Cotrin went on to say that he didn’t believe the official explanation that his former boss died by suicide in a prison cell in 2019, saying he “loved life too much.” And he told the Telegraph he was in fear for his life due not only to Epstein’s death, but also because of the 2022 death of Jean-Luc Brunel — who medical examiners say also died by suicide in his prison cell — and because of the April 2025 death of Epstein victim Virginia Giuffre, who died by suicide at the age of 41.
Giuffre’s name resurfaced in recent weeks following Trump’s comment during a press gaggle that Epstein “stole” her from Mar-a-Lago when she was a 17 year-old spa attendant. While Trump said that Epstein’s poaching of Mar-a-Lago employees led to their falling out, author and journalist Barry Levine said Epstein was still a paying member of Mar-a-Lago in 2007 — seven years after Giuffre was recruited by Epstein accomplice Ghislaine Maxwell and a year after Epstein had been charged with child trafficking.

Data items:
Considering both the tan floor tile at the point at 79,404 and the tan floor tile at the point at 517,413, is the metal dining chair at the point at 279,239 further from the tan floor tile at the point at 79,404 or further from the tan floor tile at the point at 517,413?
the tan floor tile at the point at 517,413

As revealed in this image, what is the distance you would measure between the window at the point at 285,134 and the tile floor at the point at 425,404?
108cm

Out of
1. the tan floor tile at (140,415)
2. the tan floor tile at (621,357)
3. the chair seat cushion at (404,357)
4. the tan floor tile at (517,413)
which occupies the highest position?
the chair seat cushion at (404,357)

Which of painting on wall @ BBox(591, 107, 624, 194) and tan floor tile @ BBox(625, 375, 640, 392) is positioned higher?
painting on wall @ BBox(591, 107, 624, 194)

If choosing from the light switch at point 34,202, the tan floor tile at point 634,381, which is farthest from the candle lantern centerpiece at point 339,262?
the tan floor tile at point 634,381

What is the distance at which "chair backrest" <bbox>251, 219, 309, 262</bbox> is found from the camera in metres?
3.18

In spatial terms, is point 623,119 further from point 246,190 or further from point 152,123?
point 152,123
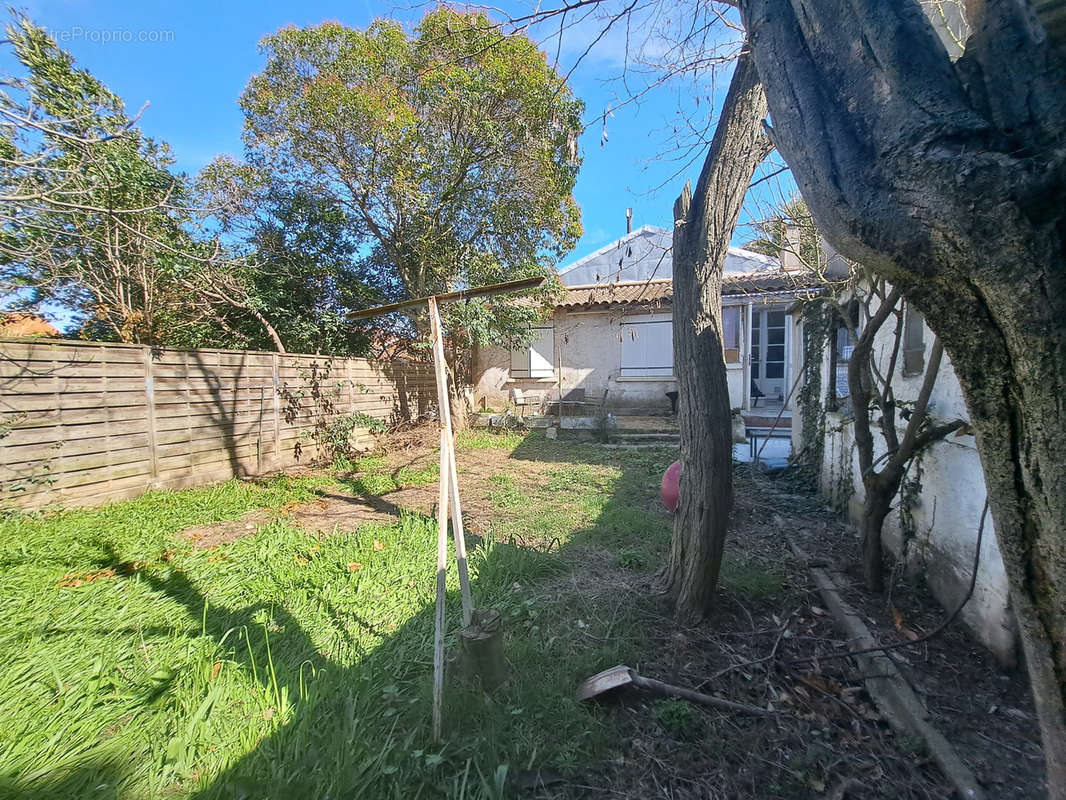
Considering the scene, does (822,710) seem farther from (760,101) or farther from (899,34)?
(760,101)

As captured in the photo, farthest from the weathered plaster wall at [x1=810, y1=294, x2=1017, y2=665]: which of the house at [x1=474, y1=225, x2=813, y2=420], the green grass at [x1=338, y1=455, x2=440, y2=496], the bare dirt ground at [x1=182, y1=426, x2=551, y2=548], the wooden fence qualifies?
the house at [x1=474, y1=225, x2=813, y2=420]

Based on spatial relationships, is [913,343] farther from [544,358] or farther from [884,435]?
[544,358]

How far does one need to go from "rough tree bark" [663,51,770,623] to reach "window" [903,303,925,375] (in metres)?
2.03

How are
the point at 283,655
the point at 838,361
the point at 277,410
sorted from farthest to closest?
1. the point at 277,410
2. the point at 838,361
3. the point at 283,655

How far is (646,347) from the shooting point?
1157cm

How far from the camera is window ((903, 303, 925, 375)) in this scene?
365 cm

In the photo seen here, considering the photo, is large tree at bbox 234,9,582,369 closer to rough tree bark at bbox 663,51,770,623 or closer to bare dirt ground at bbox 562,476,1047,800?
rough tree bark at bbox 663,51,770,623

...

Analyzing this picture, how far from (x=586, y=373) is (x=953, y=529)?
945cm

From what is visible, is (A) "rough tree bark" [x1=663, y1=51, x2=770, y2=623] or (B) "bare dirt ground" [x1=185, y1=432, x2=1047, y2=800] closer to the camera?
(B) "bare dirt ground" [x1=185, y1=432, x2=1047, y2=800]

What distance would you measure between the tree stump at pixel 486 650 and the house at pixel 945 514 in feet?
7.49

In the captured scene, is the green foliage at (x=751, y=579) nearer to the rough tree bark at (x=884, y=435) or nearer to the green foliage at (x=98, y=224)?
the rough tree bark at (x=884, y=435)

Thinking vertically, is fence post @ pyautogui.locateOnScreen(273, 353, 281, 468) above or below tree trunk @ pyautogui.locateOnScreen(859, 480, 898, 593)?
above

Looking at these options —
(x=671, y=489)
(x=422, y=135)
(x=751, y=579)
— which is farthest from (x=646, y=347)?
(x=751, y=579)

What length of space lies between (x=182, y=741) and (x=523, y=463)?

What you will do
1. In the Epstein excerpt, how old was Virginia Giuffre when she died?
2. Continue the Epstein excerpt, picking up right after its final sentence.

Task responses
1. She was 41.

2.
Maxwell was transferred last week from FCI Gainesville in Florida to FCI Bryan in Texas, which is considered a relatively cushy federal prison that houses nonviolent white-collar criminals. A rule prohibiting violent offenders like Maxwell from serving their sentences in facilities like Bryan was reportedly waived in order to allow her transfer to go through.